Manual: 7.2.3. Recurrent Networks

The basic idea of a recurrent neural network is to make the future dependent upon the past by a similar form of function like the perceptron model. So, for instance, a very simple recurrent model could be x(t+1) = a(W · x(t) + b). Note very carefully three important features of this equation in contrast to the perceptron discussed before: (1) Both input and output are no longer vectors of values but rather vectors of functions that depend on time, (2) there is no separate input and output but rather the input and output are the same entity at two different times and (3) as this is a time-dependent recurrence relation, we need an initial condition for evaluation.

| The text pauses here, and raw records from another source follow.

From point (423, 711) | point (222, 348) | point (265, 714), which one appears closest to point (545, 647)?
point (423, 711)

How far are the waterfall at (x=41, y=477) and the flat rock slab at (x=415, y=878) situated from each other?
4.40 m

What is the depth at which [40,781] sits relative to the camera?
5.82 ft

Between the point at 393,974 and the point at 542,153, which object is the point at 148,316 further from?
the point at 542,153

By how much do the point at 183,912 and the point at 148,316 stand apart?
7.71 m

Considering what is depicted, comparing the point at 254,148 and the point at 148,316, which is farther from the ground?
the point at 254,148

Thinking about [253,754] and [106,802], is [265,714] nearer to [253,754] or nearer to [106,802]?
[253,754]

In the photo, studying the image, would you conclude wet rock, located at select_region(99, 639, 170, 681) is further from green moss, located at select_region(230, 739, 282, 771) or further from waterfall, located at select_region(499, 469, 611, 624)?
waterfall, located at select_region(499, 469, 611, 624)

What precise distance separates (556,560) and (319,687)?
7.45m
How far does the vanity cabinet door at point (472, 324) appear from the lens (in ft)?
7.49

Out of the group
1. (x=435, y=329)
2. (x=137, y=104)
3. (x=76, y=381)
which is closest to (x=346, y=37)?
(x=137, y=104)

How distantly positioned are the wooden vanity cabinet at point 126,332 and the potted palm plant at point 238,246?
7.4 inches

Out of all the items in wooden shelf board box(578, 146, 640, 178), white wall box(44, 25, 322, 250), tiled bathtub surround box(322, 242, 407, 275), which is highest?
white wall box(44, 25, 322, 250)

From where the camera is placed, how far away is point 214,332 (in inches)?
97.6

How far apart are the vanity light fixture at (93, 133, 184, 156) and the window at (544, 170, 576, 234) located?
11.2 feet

The network we are going to employ uses the concept of a reservoir, which is essentially just a set of nodes that are connected to each other in some way. The connection between nodes is expressed by a weight matrix W that is initialized in some fashion. Generally it is initialized randomly but substantial gain can be got when it is initialized with some structure. At present, it is a black art to determine what structure this should be as it definitely depends upon the problem to be solved. The current state of each node in the reservoir is stored in a vector x(t) that depends on time t.

An input signal is given to the network u(t) that also depends upon time. This is the actual time-series measured in reality that we wish to predict. The input process is governed by an input weight matrix Wⁱⁿ that provides the input vector values to any desired neurons in the reservoir. The output of the reservoir is given as a vector y(t). The system state then evolves over time according to x(t+1) = f(W · x(t) + Wⁱⁿ · u(t+1) + W^fb · y(t)) where W^fb is a feedback matrix, which is optional for cases in which we want to include the feedback of output back into the system and f(…) is a sigmoidal function, usually tanh(…).

The output y(t) is computed from the extended system state z(t) = [x(t); u(t)] by using y(t) = g(W^out · z(t)) where W^out is an output weight matrix and g(…) is a sigmoidal activation function, e.g. tanh(…).

The input and feedback matrices are part of the problem specification and must therefore be provided by the user. The internal weight matrix is initialized in some way and then remains untouched. If the matrix W satisfies some complex conditions, then the network has the echo state property, which means that the prediction is eventually independent of the initial condition. This is crucial in that it does not matter at which time we begin modeling. Such networks are theoretically capable of representing any function (with some technical conditions) arbitrarily well if correctly set up.